SELECTED TEXT
= Beginning of Section =

Sagiolechia phaeospora

Scientific classification
- Kingdom: Fungi
- Division: Ascomycota
- Class: Lecanoromycetes
- Order: Ostropales
- Family: Sagiolechiaceae
- Genus: Sagiolechia
- Species: S. phaeospora
- Binomial name: Sagiolechia phaeospora Fryday & T.Sprib. (2020)

= Sagiolechia phaeospora =

- Authority: Fryday & T.Sprib. (2020)

Species of lichen-forming fungus

Sagiolechia phaeospora is a species of crustose lichen in the family Sagiolechiaceae. It is found in the alpine tundra of Alaska.

==Taxonomy==

The lichen was described as a new species in 2020 by the lichenologists Alan Fryday and Toby Spribille. The type specimen was collected from the Hoonah-Angoon Census Area in Glacier Bay National Park. It was found on Excursion Ridge at an elevation of 918 m, where it was growing on argillite rock. The specific epithet phaeospora refers to its brownish ascospores, a feature that is unique in the genus Sagiolechia.

= End of Section =

INSTRUCTIONS TO FOLLOW
According to the text on Sagiolechia phaeospora, what kind of rock was the type specimen growing on?

Stored data:
= Beginning of Section =

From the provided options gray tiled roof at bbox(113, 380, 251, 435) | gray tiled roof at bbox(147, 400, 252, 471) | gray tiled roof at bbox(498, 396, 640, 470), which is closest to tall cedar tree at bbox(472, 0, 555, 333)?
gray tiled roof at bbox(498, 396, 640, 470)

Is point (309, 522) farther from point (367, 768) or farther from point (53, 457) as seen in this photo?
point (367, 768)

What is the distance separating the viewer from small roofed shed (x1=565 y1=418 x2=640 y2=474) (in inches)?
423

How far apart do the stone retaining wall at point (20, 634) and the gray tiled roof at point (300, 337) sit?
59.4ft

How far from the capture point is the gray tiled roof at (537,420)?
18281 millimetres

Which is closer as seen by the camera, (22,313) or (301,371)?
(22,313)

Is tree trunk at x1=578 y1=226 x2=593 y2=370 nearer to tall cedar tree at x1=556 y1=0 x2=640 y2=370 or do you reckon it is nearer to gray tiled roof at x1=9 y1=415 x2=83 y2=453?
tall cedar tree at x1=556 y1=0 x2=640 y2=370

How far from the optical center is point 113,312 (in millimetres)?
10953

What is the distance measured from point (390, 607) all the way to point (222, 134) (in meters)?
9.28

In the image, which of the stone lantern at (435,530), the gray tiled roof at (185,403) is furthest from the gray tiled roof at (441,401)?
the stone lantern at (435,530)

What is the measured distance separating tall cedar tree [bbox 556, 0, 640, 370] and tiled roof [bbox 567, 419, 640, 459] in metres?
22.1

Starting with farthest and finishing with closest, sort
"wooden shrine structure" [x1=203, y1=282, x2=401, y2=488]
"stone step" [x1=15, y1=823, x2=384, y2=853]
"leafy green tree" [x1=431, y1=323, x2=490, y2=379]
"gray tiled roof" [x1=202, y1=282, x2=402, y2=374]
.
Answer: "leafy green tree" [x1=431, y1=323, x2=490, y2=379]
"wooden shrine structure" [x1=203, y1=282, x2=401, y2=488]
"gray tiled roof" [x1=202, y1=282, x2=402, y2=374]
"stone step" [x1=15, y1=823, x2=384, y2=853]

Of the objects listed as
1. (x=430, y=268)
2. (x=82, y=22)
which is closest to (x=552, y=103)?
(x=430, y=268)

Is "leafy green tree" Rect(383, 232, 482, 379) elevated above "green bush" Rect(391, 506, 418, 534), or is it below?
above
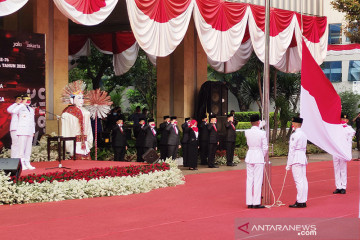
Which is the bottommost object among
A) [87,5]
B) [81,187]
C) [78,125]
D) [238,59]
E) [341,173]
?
[81,187]

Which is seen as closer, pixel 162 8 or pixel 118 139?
pixel 162 8

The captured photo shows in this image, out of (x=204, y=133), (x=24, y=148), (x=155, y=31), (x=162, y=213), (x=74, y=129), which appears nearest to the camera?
(x=162, y=213)

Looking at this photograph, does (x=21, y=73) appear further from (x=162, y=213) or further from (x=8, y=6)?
(x=162, y=213)

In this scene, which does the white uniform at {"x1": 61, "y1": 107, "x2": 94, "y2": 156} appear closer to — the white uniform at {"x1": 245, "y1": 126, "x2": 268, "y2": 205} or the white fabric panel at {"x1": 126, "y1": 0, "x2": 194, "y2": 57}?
the white fabric panel at {"x1": 126, "y1": 0, "x2": 194, "y2": 57}

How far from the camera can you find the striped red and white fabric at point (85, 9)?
1469 cm

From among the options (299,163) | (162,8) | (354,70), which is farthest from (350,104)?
(299,163)

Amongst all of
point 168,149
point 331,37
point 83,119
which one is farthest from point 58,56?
point 331,37

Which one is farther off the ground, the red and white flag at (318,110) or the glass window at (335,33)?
the glass window at (335,33)

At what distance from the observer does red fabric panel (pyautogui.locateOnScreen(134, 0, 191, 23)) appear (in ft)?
54.7

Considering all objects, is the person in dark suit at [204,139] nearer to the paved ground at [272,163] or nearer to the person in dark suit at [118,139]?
the paved ground at [272,163]

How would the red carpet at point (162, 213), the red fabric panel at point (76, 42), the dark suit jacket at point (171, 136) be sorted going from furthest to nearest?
the red fabric panel at point (76, 42) → the dark suit jacket at point (171, 136) → the red carpet at point (162, 213)

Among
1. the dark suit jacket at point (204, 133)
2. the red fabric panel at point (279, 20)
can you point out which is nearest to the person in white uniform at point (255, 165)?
the dark suit jacket at point (204, 133)

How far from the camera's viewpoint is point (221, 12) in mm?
19188

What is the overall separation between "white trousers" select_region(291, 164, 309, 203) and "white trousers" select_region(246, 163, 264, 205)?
63cm
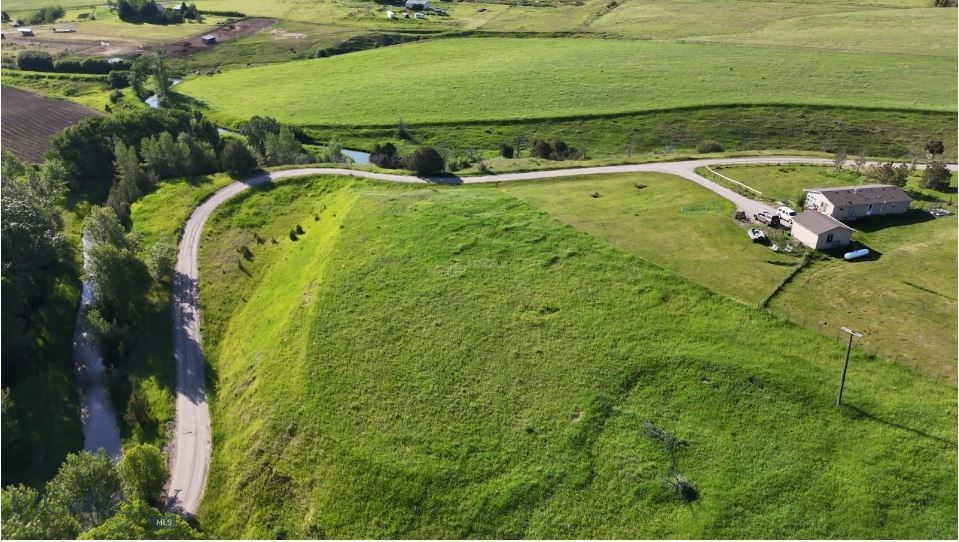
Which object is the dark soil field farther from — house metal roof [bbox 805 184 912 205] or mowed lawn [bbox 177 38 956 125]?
house metal roof [bbox 805 184 912 205]

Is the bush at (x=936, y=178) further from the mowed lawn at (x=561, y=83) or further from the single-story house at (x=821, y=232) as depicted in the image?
the mowed lawn at (x=561, y=83)

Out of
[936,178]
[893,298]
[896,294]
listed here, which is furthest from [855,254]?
[936,178]

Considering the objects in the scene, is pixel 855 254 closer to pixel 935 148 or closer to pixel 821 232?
pixel 821 232

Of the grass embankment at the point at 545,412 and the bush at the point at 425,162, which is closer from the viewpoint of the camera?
the grass embankment at the point at 545,412

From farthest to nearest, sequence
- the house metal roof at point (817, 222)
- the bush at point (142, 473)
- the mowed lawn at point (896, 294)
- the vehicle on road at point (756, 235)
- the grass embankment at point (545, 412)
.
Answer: the vehicle on road at point (756, 235) → the house metal roof at point (817, 222) → the mowed lawn at point (896, 294) → the bush at point (142, 473) → the grass embankment at point (545, 412)

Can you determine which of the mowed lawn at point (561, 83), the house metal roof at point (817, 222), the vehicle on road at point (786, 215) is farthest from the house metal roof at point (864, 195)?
the mowed lawn at point (561, 83)

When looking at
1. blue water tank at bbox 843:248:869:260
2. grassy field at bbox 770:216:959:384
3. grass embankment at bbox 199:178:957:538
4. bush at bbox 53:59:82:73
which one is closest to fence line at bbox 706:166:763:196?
grassy field at bbox 770:216:959:384
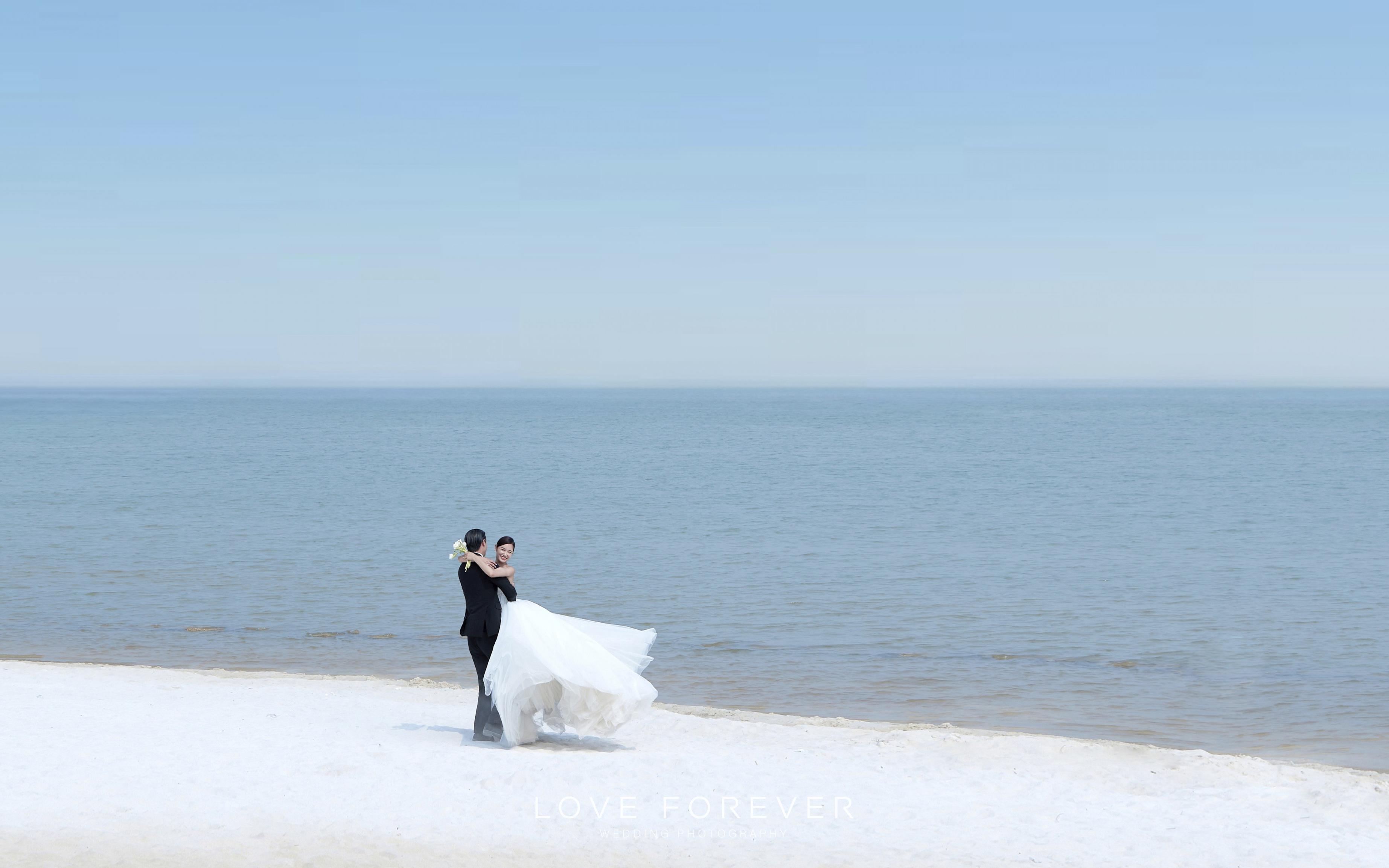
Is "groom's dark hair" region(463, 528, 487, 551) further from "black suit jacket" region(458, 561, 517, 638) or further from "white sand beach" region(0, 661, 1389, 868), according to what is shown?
"white sand beach" region(0, 661, 1389, 868)

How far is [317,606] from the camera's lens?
23.8 meters

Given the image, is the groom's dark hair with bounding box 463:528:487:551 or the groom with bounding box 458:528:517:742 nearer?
the groom's dark hair with bounding box 463:528:487:551

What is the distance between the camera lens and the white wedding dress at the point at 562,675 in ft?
36.0

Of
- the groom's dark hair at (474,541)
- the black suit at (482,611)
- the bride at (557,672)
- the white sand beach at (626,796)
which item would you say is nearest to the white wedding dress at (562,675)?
the bride at (557,672)

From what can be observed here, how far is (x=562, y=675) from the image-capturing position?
36.0 ft

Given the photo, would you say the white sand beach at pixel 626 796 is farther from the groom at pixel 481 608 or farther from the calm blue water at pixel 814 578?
the calm blue water at pixel 814 578

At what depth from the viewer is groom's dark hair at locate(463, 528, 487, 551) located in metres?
11.1

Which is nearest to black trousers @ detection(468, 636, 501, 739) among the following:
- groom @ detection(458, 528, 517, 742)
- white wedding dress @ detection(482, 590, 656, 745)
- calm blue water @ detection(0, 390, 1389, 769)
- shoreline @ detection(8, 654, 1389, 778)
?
groom @ detection(458, 528, 517, 742)

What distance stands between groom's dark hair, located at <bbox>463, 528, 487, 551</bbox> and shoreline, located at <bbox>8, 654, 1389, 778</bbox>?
3624 mm

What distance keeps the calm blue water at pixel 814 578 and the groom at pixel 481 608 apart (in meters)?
5.16

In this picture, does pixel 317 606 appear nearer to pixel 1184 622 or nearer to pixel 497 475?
pixel 1184 622

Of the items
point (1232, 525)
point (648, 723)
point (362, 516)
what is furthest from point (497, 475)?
point (648, 723)

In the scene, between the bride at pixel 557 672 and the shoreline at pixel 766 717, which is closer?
the bride at pixel 557 672

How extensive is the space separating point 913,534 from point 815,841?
28170 mm
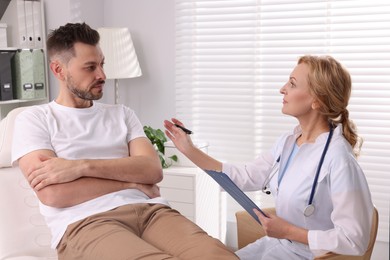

= End of Section =

YOUR RESPONSE
It was growing on argillite rock.